Source extract:
━━━━━━━━
Category Book Excerpts
Date June 11, 2024

The following excerpt is taken from Chapter 2 of Archibald Alexander’s Thoughts on Religious Experience.

That conviction of sin is a necessary part of experimental religion, all will admit; but there is one question respecting this matter, concerning which there may be much doubt; and that is, whether a law-work, prior to regeneration, is necessary; or, whether all true and salutary conviction is not the effect of regeneration.

I find that a hundred years ago this was a matter in dispute between the two parties into which the Presbyterian church was divided, called the old and new side. The Tennents and Blairs insisted much on the necessity of conviction of sin by the law, prior to regeneration; while Thompson and his associates were of opinion that no such work was necessary, nor should be insisted on. As far as I know, the opinion of the necessity of legal conviction has generally prevailed in all our modern revivals: and it is usually taken for granted, that the convictions experienced are prior to regeneration. But it would be very difficult to prove from Scripture, or from the nature of the case, that such a preparatory work was necessary.
━━━━━━━━
Given instruction: Copy everything from "Category Book Excerpts" down to "effect of regeneration." in the excerpt on conviction of sin, swapping "regeneration" out for "conversion" every time it occurs.

Material supplied:
━━━━━━━━
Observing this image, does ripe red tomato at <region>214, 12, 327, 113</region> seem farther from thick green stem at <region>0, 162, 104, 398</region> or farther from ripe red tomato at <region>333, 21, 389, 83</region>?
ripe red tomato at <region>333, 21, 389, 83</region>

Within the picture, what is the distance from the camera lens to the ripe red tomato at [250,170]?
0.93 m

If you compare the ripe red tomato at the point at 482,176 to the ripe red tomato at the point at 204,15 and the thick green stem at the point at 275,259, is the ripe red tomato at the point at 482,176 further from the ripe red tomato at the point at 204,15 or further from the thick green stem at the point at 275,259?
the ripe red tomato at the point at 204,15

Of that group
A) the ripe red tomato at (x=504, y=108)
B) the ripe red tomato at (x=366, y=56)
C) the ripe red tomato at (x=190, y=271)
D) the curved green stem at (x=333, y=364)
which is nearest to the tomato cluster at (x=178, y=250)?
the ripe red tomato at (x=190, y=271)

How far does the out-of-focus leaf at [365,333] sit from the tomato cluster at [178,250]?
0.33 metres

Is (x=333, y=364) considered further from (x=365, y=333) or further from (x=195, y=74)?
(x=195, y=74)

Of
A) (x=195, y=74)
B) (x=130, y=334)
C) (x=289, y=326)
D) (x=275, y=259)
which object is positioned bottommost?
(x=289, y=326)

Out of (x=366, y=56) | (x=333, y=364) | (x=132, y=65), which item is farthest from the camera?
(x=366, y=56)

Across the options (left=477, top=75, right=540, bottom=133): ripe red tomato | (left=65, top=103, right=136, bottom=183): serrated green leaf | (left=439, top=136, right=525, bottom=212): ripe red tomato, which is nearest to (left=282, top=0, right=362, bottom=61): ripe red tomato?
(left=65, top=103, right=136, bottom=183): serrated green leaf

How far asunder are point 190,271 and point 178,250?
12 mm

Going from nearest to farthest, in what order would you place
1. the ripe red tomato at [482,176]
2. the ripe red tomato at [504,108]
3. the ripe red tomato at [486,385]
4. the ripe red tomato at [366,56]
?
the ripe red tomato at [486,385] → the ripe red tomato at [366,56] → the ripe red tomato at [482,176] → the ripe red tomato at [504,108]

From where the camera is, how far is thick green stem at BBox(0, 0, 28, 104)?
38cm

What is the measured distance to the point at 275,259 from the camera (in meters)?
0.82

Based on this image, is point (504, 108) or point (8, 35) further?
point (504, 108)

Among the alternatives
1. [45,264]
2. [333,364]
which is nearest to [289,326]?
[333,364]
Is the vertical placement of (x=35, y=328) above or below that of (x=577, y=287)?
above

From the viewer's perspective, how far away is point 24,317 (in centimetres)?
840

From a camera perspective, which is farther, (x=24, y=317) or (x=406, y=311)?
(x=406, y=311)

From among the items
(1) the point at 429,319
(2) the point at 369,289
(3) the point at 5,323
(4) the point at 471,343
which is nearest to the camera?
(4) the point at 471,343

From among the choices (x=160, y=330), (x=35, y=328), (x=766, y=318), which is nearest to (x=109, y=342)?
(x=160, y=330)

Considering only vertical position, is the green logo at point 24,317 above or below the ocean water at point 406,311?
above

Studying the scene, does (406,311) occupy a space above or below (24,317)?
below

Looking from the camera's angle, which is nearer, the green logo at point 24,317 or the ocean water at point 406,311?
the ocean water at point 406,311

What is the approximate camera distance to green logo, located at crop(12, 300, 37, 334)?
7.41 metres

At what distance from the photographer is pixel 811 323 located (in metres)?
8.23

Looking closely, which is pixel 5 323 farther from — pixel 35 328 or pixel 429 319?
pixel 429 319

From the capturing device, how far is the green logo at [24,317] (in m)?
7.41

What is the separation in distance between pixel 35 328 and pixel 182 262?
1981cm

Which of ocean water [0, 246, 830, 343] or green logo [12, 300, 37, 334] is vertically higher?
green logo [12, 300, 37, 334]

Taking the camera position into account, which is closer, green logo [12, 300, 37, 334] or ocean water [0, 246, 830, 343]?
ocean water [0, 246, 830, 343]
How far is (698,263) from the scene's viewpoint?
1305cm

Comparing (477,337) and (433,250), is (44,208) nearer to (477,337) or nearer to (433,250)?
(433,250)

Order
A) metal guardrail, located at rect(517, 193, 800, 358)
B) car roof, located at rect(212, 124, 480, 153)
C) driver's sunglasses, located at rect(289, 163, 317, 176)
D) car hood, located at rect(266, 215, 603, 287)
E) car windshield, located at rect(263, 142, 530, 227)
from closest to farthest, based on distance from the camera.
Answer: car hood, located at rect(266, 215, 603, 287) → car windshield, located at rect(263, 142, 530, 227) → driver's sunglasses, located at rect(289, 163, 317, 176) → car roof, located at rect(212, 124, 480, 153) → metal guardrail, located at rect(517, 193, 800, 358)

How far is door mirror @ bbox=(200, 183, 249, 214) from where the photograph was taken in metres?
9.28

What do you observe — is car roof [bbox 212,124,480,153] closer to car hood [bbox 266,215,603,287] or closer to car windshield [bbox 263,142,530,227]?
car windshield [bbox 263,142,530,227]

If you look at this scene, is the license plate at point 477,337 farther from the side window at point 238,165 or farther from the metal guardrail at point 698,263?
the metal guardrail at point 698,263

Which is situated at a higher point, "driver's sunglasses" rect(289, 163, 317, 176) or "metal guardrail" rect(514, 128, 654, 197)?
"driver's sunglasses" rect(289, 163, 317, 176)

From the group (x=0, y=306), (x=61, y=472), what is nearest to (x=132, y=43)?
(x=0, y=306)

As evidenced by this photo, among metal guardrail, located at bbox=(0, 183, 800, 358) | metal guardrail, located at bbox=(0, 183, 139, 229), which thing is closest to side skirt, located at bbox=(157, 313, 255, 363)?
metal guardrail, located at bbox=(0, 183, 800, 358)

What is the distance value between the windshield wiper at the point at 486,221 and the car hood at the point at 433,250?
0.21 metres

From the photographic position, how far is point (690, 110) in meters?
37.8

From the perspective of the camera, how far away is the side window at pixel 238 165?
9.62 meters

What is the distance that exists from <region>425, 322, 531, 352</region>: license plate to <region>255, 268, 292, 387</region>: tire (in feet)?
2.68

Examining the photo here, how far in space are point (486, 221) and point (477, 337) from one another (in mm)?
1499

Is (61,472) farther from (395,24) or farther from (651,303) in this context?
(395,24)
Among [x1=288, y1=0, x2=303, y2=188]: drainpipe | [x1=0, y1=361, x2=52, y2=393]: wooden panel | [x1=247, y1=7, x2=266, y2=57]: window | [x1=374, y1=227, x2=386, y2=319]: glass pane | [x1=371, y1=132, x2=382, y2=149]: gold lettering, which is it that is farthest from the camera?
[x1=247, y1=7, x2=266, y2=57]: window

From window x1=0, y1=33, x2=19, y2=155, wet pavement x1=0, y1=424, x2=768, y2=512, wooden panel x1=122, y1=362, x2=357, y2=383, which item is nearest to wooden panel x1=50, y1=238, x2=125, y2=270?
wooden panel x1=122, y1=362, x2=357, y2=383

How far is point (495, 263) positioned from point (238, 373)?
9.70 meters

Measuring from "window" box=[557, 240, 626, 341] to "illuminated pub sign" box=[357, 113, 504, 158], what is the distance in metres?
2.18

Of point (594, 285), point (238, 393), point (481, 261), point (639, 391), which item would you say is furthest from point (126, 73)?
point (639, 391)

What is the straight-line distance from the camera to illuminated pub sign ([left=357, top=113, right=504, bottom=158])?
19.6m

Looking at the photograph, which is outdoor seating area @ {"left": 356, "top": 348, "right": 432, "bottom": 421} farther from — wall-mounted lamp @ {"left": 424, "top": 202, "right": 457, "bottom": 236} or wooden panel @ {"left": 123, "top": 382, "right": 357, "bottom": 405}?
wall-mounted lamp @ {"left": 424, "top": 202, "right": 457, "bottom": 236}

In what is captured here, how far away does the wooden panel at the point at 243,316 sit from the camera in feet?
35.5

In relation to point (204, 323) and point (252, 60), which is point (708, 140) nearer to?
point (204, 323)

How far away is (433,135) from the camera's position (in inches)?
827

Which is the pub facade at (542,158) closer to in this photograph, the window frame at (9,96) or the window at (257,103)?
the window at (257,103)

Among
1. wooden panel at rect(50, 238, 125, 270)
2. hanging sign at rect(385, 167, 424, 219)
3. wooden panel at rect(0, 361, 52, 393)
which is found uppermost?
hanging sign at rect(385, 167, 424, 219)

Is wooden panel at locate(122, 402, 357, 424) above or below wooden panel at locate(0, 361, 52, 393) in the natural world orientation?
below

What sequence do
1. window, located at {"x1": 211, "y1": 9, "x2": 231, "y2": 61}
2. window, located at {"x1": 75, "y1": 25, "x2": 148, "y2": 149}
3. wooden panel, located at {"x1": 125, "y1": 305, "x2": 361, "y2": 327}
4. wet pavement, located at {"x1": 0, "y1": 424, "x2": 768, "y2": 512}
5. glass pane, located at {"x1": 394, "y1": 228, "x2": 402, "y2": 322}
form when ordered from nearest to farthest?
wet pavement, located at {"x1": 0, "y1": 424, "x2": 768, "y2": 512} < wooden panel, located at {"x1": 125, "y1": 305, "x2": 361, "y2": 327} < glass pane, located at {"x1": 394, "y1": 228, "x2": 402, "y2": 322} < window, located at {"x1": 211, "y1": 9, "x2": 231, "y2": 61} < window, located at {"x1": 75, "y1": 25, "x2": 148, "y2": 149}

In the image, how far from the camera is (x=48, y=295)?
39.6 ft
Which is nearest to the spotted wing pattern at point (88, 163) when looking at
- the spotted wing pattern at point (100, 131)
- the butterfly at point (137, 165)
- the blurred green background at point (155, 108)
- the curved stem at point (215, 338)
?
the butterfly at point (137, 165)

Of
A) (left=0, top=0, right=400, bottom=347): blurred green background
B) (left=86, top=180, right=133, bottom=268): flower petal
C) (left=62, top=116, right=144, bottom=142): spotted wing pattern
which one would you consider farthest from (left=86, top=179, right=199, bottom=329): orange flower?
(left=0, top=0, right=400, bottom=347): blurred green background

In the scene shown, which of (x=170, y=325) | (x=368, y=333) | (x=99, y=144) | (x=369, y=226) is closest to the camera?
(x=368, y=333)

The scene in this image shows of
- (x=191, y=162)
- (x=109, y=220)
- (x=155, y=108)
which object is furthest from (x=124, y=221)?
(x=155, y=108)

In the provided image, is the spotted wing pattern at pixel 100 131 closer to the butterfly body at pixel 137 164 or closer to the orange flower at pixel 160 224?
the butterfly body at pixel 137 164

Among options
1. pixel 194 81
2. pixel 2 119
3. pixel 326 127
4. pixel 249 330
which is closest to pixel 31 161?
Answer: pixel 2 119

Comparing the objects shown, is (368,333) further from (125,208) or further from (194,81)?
━━━━━━━━
Exercise response:
Category Book Excerpts
Date June 11, 2024

The following excerpt is taken from Chapter 2 of Archibald Alexander’s Thoughts on Religious Experience.

That conviction of sin is a necessary part of experimental religion, all will admit; but there is one question respecting this matter, concerning which there may be much doubt; and that is, whether a law-work, prior to conversion, is necessary; or, whether all true and salutary conviction is not the effect of conversion.